Programming the statistical procedures from SAS

winsorized mean and proc univariate ods

Accepted Solution Solved
Reply
Contributor
Posts: 22
Accepted Solution

winsorized mean and proc univariate ods

Hi Folks

 

I'm running the below proc in order to create a unique dataset including for each provincia both the winsorized and trimmed mean ,for variable age and tenure,  with both 10% and %level

 

So I would expect a dataset result like

 

Province AgeWinsored10% AgeTrimmed10% AgeWinsored%  AgTrimmed5%

 ex. Barcelona  x1                       x2                      x3                     x4

  Madrid ec...

 

The code hower is not working how it should be

 

Any Idea about how I should correct the code ??

 

Many thanks

 

 

ods select none;
proc univariate winsor= 0.10 trim=0.1 winsor=0.05 trim=0.05 data=reduced;
var age tenure ;
by provincia;
ods output WinsorizedMeans=winsorizedmean10(keep=WinsorizedMean) TrimmedMeans=trimmedMean10 (keep=TrimmedMean) 
WinsorizedMeans=winsorizedmean5(keep=WinsorizedMean) TrimmedMeans=trimmedMean5 (keep=TrimmedMean) ;
run ;
ods trace off;

 


Accepted Solutions
Solution
‎05-23-2016 11:00 AM
Trusted Advisor
Posts: 1,115

Re: winsorized mean and proc univariate ods

[ Edited ]

I don't think this is possible directly in PROC UNIVARIATE, but, of course, you can combine the two datasets as you can combine any other datasets.
□ □ □ □
▶ PROBLEM SET
1 - Reproduce the winsorized mean thread word for word, everything from "Province AgeWinsored10% AgeTrimmed10%" down to "Madrid ec...".
2 - Pick up the SAS winsorized mean thread where the text stops, and write what comes next.

▶ SUPPLIED ENTRIES
□ □ □ □
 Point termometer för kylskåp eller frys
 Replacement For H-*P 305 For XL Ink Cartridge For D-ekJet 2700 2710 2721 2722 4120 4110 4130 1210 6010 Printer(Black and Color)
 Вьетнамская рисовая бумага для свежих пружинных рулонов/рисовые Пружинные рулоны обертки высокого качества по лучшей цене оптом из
□ □ □ □
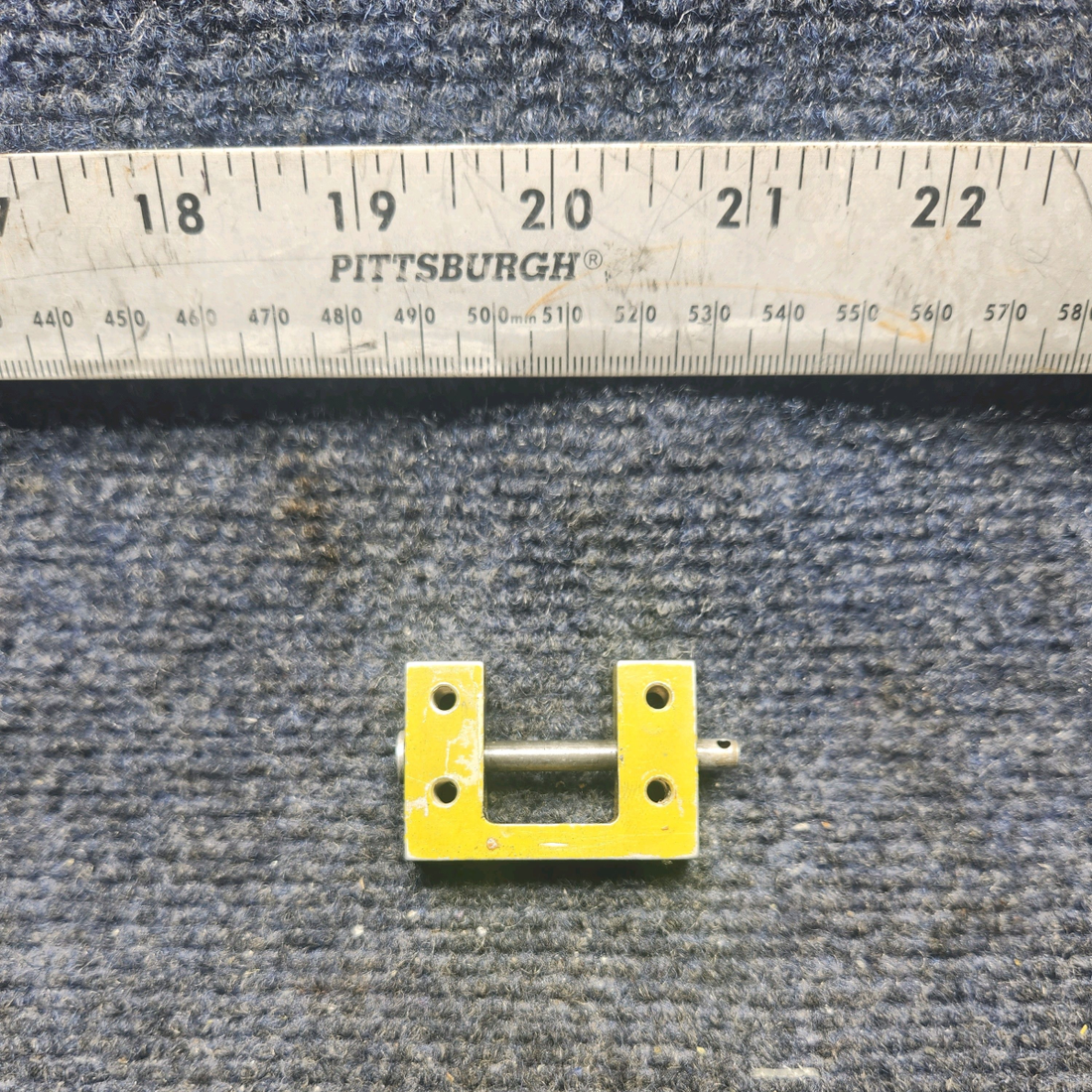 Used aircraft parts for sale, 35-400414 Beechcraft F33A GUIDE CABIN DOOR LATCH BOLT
□ □ □ □
▶ YOUR RESPONSES
1 -
Province AgeWinsored10% AgeTrimmed10% AgeWinsored%  AgTrimmed5%

 ex. Barcelona  x1                       x2                      x3                     x4

  Madrid ec...

2 -
 

Example ("vertical" concatenation):

data allmeans;
set wmeans tmeans indsname=dsn;
length meantype $10;
if scan(dsn,2,'.')=:'W' then meantype='Winsorized';
else meantype='trimmed';
run;

Alternatively, you could join the datasets ("horizontally") so as to have Winsorized and trimmed means as two distinct variables.

Edit: Here's how:

proc sql;
create table allmeans2 as
select a.provincia, a.varname, round(a.halfp, 2.5) as pct,
       a.mean as wmean label='Winsorized mean',
       b.mean as tmean label='Trimmed mean'
from wmeans a, tmeans b
where a.provincia=b.provincia & a.varname=b.varname
      & round(a.halfp, 2.5)=round(b.halfp, 2.5)
order by provincia, varname, pct;
quit;

proc print data=allmeans2 noobs label;
run;

View solution in original post


All Replies
Trusted Advisor
Posts: 1,115

Re: winsorized mean and proc univariate ods

[ Edited ]

Hi @dcortell,

 

Try this:

proc univariate winsor=0.1 0.05 trim=0.1 0.05 data=reduced;
var age tenure;
by provincia;
ods output WinsorizedMeans = wmeans(keep=provincia varname halfp mean)
           TrimmedMeans    = tmeans(keep=provincia varname halfp mean);
run;

The resulting datasets WMEANS and TMEANS will contain one observation per combination of

  • (formatted) value of PROVINCIA
  • analysis variable (age, tenure)
  • percentage (10, 5), to be identified using variable HALFP

Variable MEAN will contain the Winsorized or trimmed means, respectively.

 

Edit: Feel free to use different names for the output datasets WMEANS and TMEANS.

Contributor
Posts: 22

Re: winsorized mean and proc univariate ods

@FreelanceReinhard many thanks for the advice!! There is any way to combine the results of the wins and trims averages in a unique dataset instead that two separate ?

 

Thansk!!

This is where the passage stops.